When crawlers meet RabbitMQ: efficient decoupled distributed crawling practice

Open a single Python script and use requests + beautifulsoup4 to crawl small websites, and the efficiency is so-so; but once you need to crawl tens of thousands of dynamic data and mixed content across multiple domain names, problems will arise: single thread is too slow, multi-thread/multi-process** task allocation is confusing, repeated crawling is difficult to control, and nodes are busy when they hang up.

At this time, Message Queuing (MQ) becomes the "savior scheduler" of distributed crawlers - it completely decouples the production and consumption of tasks: you just throw URLs into the queue, and the crawling nodes themselves grab tasks, work, and report results. Even better, MQ also comes with advanced capabilities such as task priority, persistence, and automatic retry. Among many mature MQs, RabbitMQ has become the first choice for entry-level to production-level distributed crawling with its multi-protocol support, intuitive web management interface and simple Python client (pika).

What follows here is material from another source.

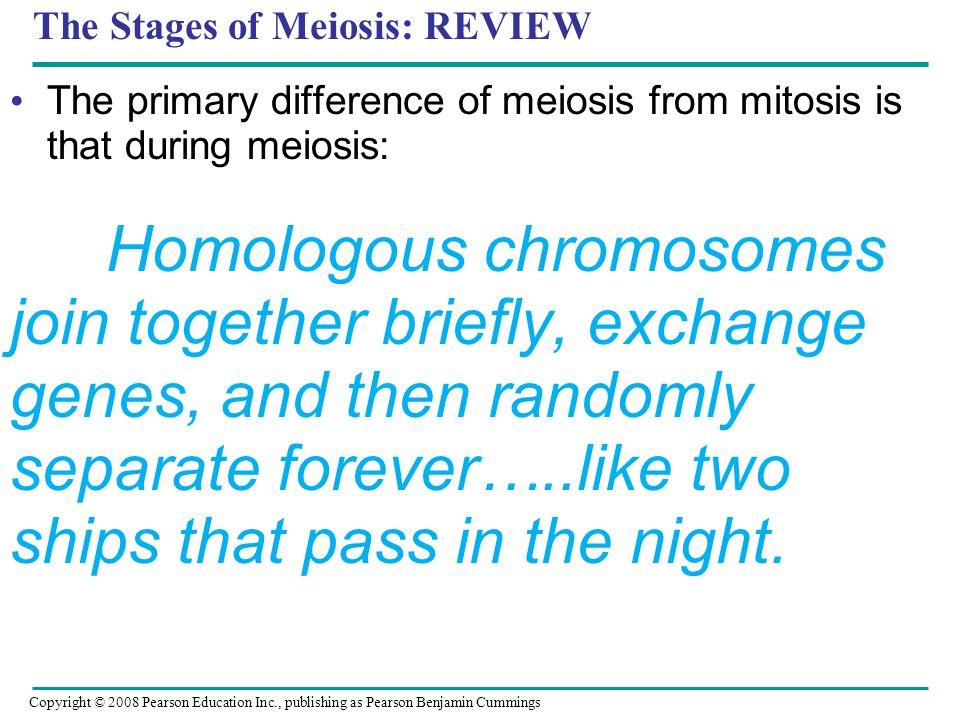 The Stages of Meiosis: REVIEW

This article starts with rapid deployment and builds step by step a distributed crawler message queue architecture that is executable, reliable, and supports priority.

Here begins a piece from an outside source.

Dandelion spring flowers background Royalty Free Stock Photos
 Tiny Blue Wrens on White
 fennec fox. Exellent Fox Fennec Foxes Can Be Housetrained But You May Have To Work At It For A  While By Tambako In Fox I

1. Quick overview of core features: choosing the right features for your crawler

RabbitMQ has many functions, but for crawlers, the following five features are the keys to knowing, improving efficiency, and ensuring stability:

FeaturesEffect on crawlers
Message persistenceThe producer hangs up, MQ restarts, and the consumer goes down? The task data will not be lost, and you can continue to crawl after recovery.
Release/Manual ConfirmationThe producer can wait for "receipt received" after sending; the consumer must manually "confirm completion" after crawling, and MQ will delete the task.
Fair distribution (QoS)To prevent fast nodes from being idle and slow nodes from being busy: each consumer only prefetches 1 task at a time and receives it after completion.
Priority QueueCrawl hot news first, then crawl historical archives, assign tasks according to priority, and get important data first.
Built-in Web ManagementOpen the browser and you can see the queue length, number of connections, and message delivery status. You can troubleshoot problems without typing commands.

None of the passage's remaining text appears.